### Records to process
= = = = =

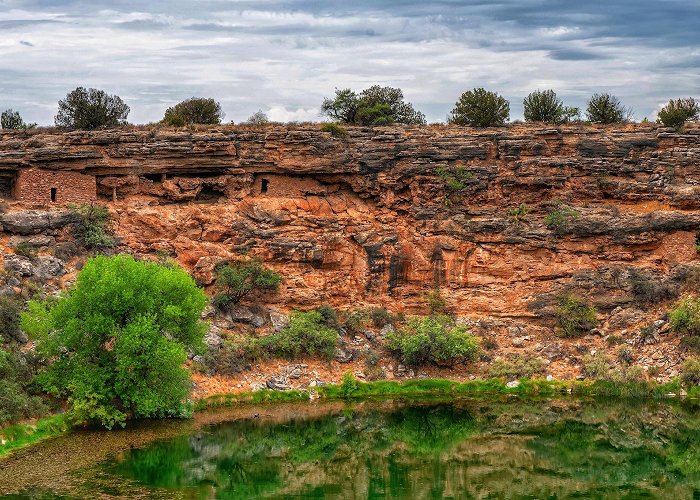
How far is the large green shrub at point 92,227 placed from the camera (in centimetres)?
4575

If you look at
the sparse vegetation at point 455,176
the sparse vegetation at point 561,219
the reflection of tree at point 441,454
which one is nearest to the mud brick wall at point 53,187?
the reflection of tree at point 441,454

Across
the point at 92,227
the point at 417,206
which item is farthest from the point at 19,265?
the point at 417,206

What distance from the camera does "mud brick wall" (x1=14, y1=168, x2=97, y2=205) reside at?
46281mm

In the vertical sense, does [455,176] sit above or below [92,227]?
above

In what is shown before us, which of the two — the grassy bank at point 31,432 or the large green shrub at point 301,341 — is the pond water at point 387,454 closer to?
the grassy bank at point 31,432

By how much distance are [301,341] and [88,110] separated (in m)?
16.3

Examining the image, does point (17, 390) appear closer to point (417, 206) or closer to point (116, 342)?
point (116, 342)

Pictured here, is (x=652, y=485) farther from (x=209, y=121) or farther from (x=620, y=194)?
(x=209, y=121)

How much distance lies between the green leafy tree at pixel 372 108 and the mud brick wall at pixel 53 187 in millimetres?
13398

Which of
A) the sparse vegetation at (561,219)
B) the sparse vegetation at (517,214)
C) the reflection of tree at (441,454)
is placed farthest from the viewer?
the sparse vegetation at (517,214)

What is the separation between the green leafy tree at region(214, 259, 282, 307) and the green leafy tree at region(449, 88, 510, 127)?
45.2ft

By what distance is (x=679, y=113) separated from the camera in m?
52.2

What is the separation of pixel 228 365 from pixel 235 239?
8223mm

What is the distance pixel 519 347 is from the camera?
4575 centimetres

= = = = =

### Exercise prompt
Render every line of the entries above as a Markdown table with the columns Row and Line, where Row numbers each line in order and Line holds its text. Skip blank lines and leave the pictures out.

### Output of the exercise
| Row | Line |
|---|---|
| 1 | How far is the large green shrub at point 92,227 placed from the camera (in centimetres)? |
| 2 | 4575 |
| 3 | If you look at |
| 4 | the sparse vegetation at point 455,176 |
| 5 | the sparse vegetation at point 561,219 |
| 6 | the reflection of tree at point 441,454 |
| 7 | which one is nearest to the mud brick wall at point 53,187? |
| 8 | the reflection of tree at point 441,454 |
| 9 | Across |
| 10 | the point at 92,227 |
| 11 | the point at 417,206 |
| 12 | which item is farthest from the point at 19,265? |
| 13 | the point at 417,206 |
| 14 | What distance from the camera does "mud brick wall" (x1=14, y1=168, x2=97, y2=205) reside at? |
| 15 | 46281mm |
| 16 | In the vertical sense, does [455,176] sit above or below [92,227]? |
| 17 | above |
| 18 | In what is shown before us, which of the two — the grassy bank at point 31,432 or the large green shrub at point 301,341 — is the pond water at point 387,454 closer to? |
| 19 | the grassy bank at point 31,432 |
| 20 | By how much distance are [301,341] and [88,110] separated (in m)? |
| 21 | 16.3 |
| 22 | Examining the image, does point (17, 390) appear closer to point (417, 206) or closer to point (116, 342)? |
| 23 | point (116, 342) |
| 24 | Pictured here, is (x=652, y=485) farther from (x=209, y=121) or farther from (x=620, y=194)? |
| 25 | (x=209, y=121) |
| 26 | How much distance lies between the green leafy tree at pixel 372 108 and the mud brick wall at pixel 53 187 in millimetres? |
| 27 | 13398 |
| 28 | Which of |
| 29 | A) the sparse vegetation at (561,219) |
| 30 | B) the sparse vegetation at (517,214) |
| 31 | C) the reflection of tree at (441,454) |
| 32 | is placed farthest from the viewer? |
| 33 | the sparse vegetation at (517,214) |
| 34 | What is the separation between the green leafy tree at region(214, 259, 282, 307) and the green leafy tree at region(449, 88, 510, 127)? |
| 35 | 45.2ft |
| 36 | By what distance is (x=679, y=113) separated from the camera in m? |
| 37 | 52.2 |
| 38 | What is the separation of pixel 228 365 from pixel 235 239? |
| 39 | 8223mm |
| 40 | What is the distance pixel 519 347 is from the camera? |
| 41 | 4575 centimetres |